## start PROVIDED RECORDS

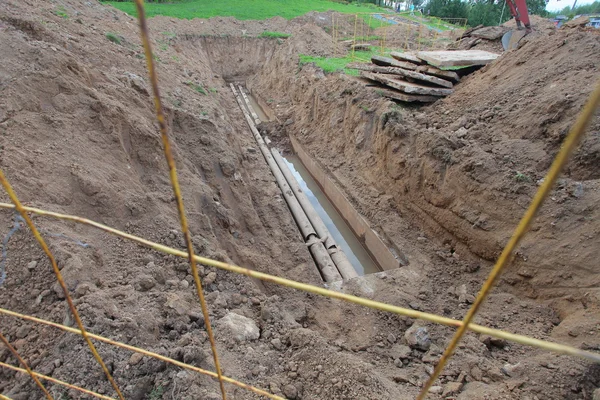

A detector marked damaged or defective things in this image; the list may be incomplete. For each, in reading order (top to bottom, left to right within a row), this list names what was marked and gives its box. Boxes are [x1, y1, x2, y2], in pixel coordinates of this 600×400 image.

rusty pipe section [231, 83, 342, 282]
rusty pipe section [270, 148, 356, 282]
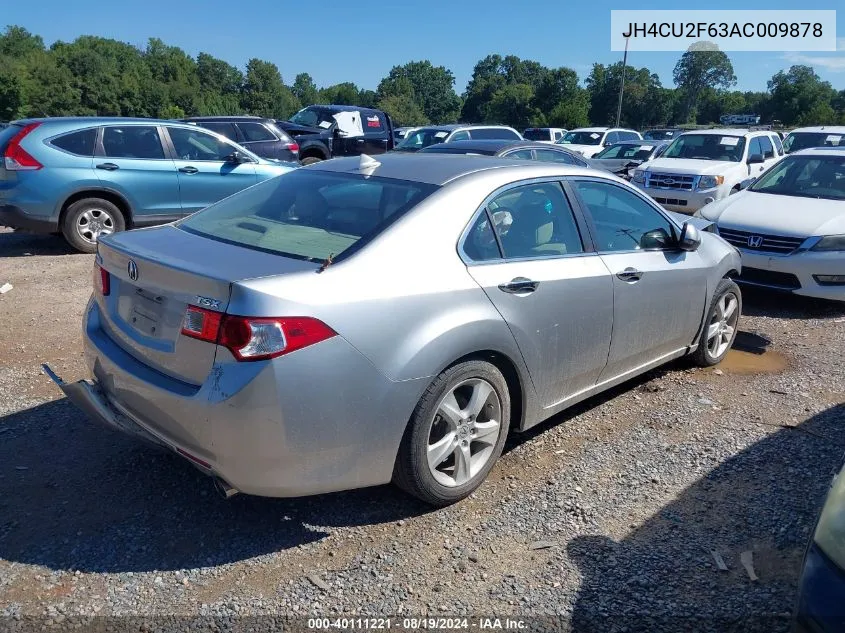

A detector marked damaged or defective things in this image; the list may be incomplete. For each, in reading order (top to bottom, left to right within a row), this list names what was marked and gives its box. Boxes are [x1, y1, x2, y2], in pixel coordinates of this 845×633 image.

car rear bumper damage [0, 202, 58, 232]
detached rear bumper [0, 205, 58, 232]
car rear bumper damage [49, 296, 426, 498]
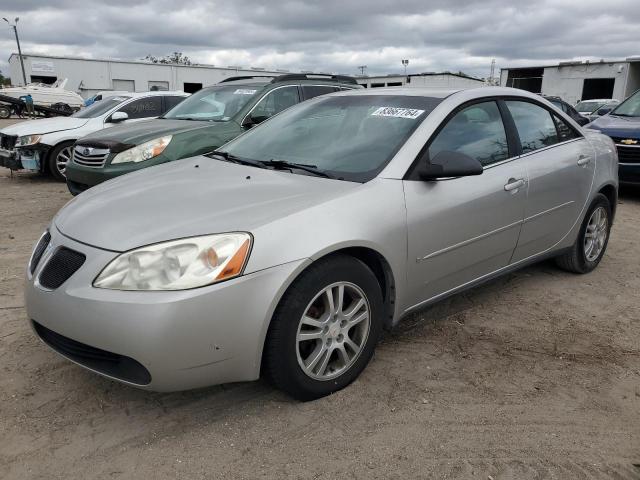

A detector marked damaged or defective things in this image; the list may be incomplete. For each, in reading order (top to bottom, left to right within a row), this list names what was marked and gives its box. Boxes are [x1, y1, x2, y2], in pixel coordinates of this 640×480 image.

damaged vehicle [0, 90, 188, 180]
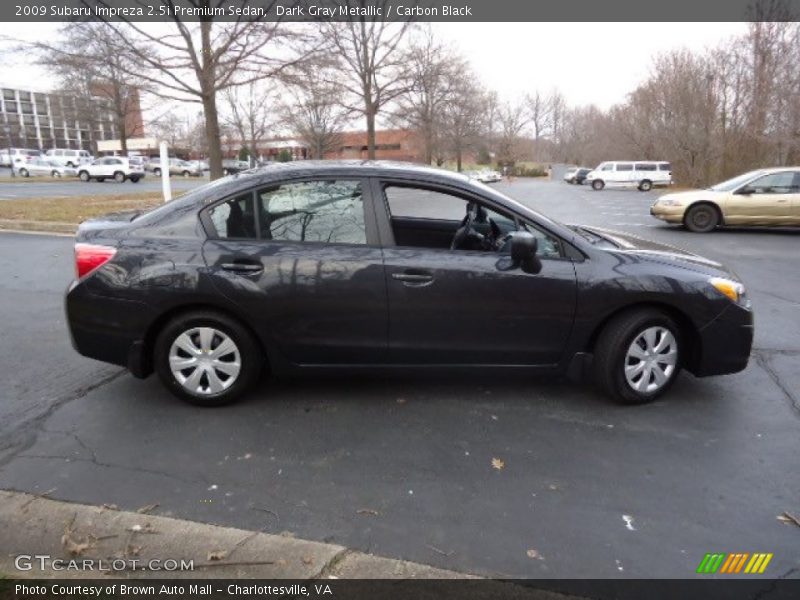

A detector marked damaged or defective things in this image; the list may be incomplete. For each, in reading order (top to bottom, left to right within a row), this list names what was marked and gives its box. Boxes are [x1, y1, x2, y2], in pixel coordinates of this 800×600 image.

pavement crack [752, 352, 796, 418]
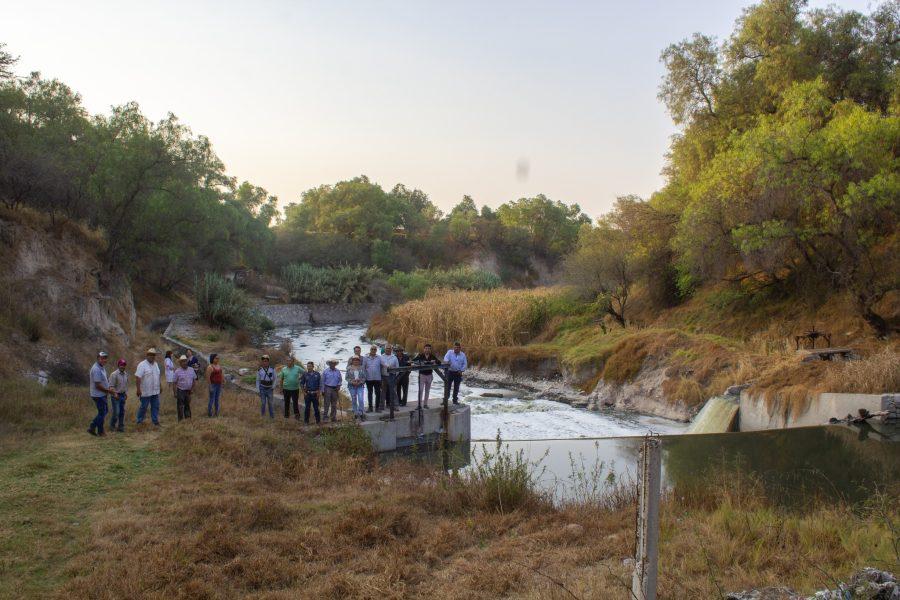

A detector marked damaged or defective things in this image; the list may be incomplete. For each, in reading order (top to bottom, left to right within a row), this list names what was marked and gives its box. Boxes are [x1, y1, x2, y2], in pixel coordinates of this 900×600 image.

rusty metal post [632, 436, 660, 600]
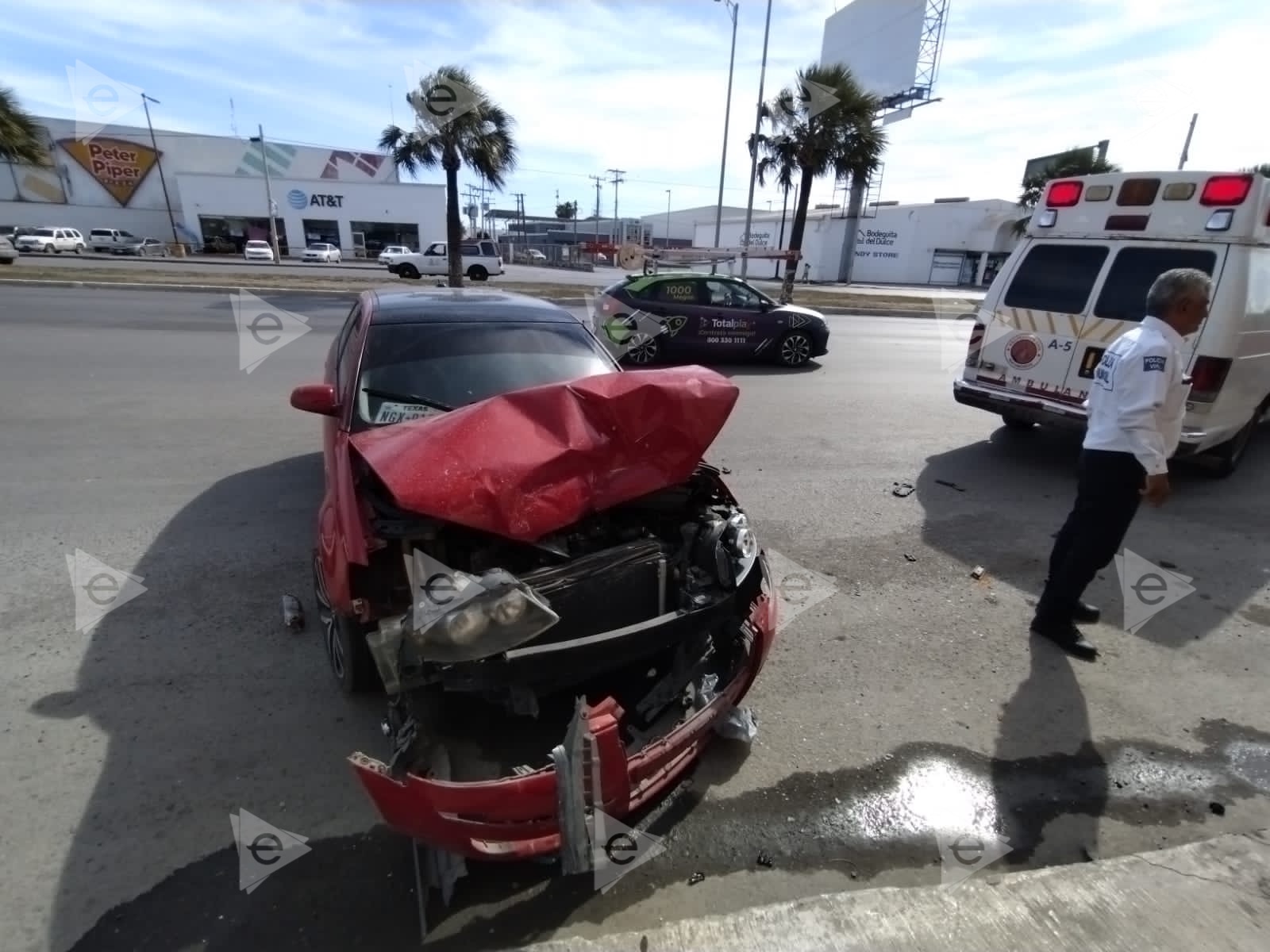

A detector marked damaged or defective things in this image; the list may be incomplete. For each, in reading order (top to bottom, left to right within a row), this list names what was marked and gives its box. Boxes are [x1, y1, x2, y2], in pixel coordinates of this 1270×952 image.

broken headlight [411, 566, 561, 665]
red damaged car [291, 289, 777, 863]
crushed car hood [352, 365, 741, 543]
damaged engine bay [350, 457, 762, 792]
detached front bumper [352, 555, 777, 863]
broken headlight [695, 510, 752, 593]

## end PROVIDED RECORDS

- OBJECTIVE
Copy these lines word for word, covering all of the material, and omit the pictures from your answer.

- COMPLETE RESPONSE
A detector marked damaged or defective things in this image; the list may be incomplete. For each, in reading order (top to bottom, left to right within a row), this list names what was marked and gives its box. Boxes are [x1, y1, x2, y2], in pixel coordinates of this 600×400 image.

rusty pipe section [231, 83, 342, 282]
rusty pipe section [270, 148, 356, 282]

A detector marked damaged or defective things in this image; the list may be incomplete. For each, in reading order (top to bottom, left to right within a row), this list names what was marked and gives its box. Boxes are [x1, y1, x2, y2], in pixel coordinates of this 845×633 image.

car rear bumper damage [0, 202, 58, 232]
detached rear bumper [0, 205, 58, 232]
car rear bumper damage [49, 296, 426, 498]

A detector marked damaged or defective things in this image; the list may be incomplete. For each, in reading order (top to bottom, left to right within a row), this list names what was marked and gives its box. Boxes are [x1, y1, x2, y2], in pixel coordinates of this 640×480 image.

damaged vehicle [0, 90, 188, 180]

A detector marked damaged or defective things in this image; the list may be incomplete. For each, in reading order (top to bottom, left to right within a row), this list names what was marked and gives its box. Boxes are [x1, y1, x2, y2], in pixel coordinates of this 800×600 image.

pavement crack [752, 352, 796, 418]

A detector marked damaged or defective things in this image; the list may be incomplete. For each, in reading order (top to bottom, left to right within a row), this list names what was marked and gives its box. Boxes are [x1, y1, x2, y2], in pixel coordinates of this 900×600 image.

rusty metal post [632, 436, 660, 600]

A detector marked damaged or defective things in this image; the list may be incomplete. For each, in reading order (top to bottom, left to right within a row), this list names what was marked and gives its box. Boxes are [x1, y1, x2, y2], in pixel coordinates of this 1270×952 image.

broken headlight [411, 566, 561, 665]
red damaged car [291, 289, 777, 863]
crushed car hood [352, 365, 741, 543]
damaged engine bay [350, 457, 762, 792]
detached front bumper [352, 555, 777, 863]
broken headlight [695, 510, 752, 593]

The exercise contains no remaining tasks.